** Start of AVAILABLE RECORDS **
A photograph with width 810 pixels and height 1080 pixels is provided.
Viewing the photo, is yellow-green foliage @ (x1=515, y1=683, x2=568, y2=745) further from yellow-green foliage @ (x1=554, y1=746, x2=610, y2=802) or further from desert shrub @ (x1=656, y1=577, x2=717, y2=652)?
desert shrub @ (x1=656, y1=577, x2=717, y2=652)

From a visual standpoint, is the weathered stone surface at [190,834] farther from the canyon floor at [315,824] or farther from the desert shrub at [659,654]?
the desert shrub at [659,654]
** End of AVAILABLE RECORDS **
▶ **REQUIRED TASK**: Rewrite the entries above, replacing each occurrence of "yellow-green foliage" with "green vegetation" and leaving all other text unchanged.

▶ **TASK RESULT**:
A photograph with width 810 pixels and height 1080 pixels is provided.
Viewing the photo, is green vegetation @ (x1=515, y1=683, x2=568, y2=745) further from green vegetation @ (x1=554, y1=746, x2=610, y2=802) or further from desert shrub @ (x1=656, y1=577, x2=717, y2=652)?
desert shrub @ (x1=656, y1=577, x2=717, y2=652)

From a visual standpoint, is the weathered stone surface at [190,834] farther from the canyon floor at [315,824] or farther from the desert shrub at [659,654]?
the desert shrub at [659,654]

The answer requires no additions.